------ Extrait du document

La lumière l’annonce : la pluie va arriver.

Après des jours d’une blancheur digne du désert d’Atacama, le ciel, le sable, tout le paysage de bord de mer a changé soudainement de nuances.

L’annonce dans le journal local, rubrique météo, sous-rubrique plage l’avait bien prédit : il va pleuvoir. 

Alors les irréductibles sortent, se promènent,  profitent des lumières extraordinaires du changement de temps. 

Les  contrastes de lumières  jouent sur la surface de l’eau et brouillent les pistes qui permettraient d’identifier le rythme de son avancée vers nous. 

Le bord de mer est abandonné. Il n’y a que les fidèles qui font feu du soleil et que rien n’empêcherait  d’être là. 

Ce sont les goûteurs de lumières, amateurs de brise, porteurs de bonnet d’avril (il fait froid), poseurs de  pas et de regards, gourmets de la beauté singulière, faiseurs d’histoires, âmes vagabondes  qui se délectent de ces précieuses minutes de liberté.  

Les plus solitaires, les plus enclins  au rêve et à la méditation choisissent le chemin de la jetée de pierres vertes ; les autres longent sans conviction, en errance sur la promenade, l’alignement de restaurants et de boutique désertés. 

Le chemin qui mène à la jetée ne souffre pas de l’absence de ses promeneurs. 

Il permet à ceux qui l’empruntent de goûter sa beauté éphémère. 

Bientôt deux mois que le monde s’est arrêté. 

Comment le monde va-t-il redémarrer ?

S’attacher à la beauté du monde pour se rassurer  des Hommes. 

Ce chemin parcouru tant de fois ne plaque aucune lassitude sur mes yeux. 

Je peux les garder grands ouverts, et absorber le trait de céladon qui  sépare la mer du ciel.

Ces percées de lumières, sans cesse renouvelées, rythment les zones d’avancée de la pluie. 

Mes compagnons de promenade sont là. Ils remontent, descendent le chemin, habitués chaque jour à l’exercice de ce rite.  

Le couple (repéré par Hanoï dans l’épisode 24), est là, dans la coutume quotidienne de sa marche de fin de journée. Comme toujours il avance déterminé devant… en retrait elle le suit. 

Le vent de face se lève. 

Il tient sa casquette, fait le dos rond pour accentuer l’aérodynamisme de sa marche. Il appuie ses pas, les pose avec fermeté, pour ne pas ralentir sa marche décidée.

------------

Objectif de la tâche — Citez mot pour mot le passage du texte sur la promenade en bord de mer qui commence par « Bientôt deux mois » et s'achève sur « sur mes yeux. ».

------ Données affichées

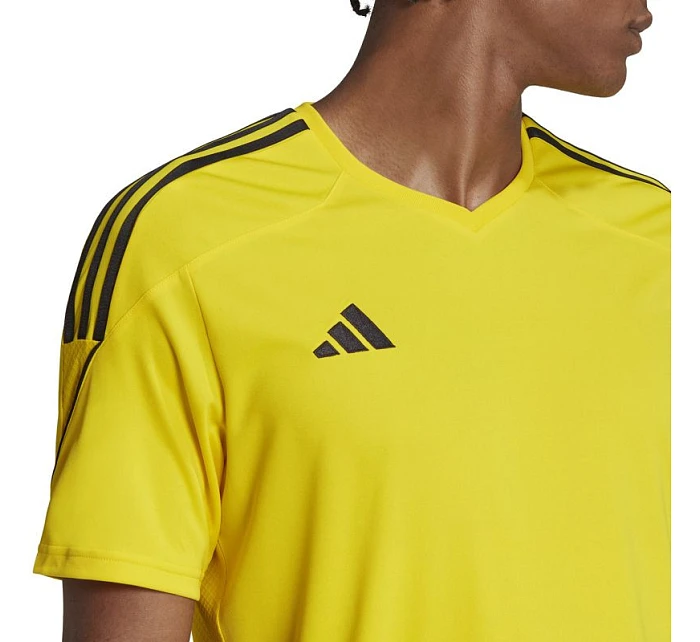 Pánské tričko Tiro 23 League Jersey M model 18283719 - ADIDAS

------------

Résultat de la tâche —
Bientôt deux mois que le monde s’est arrêté. 

Comment le monde va-t-il redémarrer ?

S’attacher à la beauté du monde pour se rassurer  des Hommes. 

Ce chemin parcouru tant de fois ne plaque aucune lassitude sur mes yeux.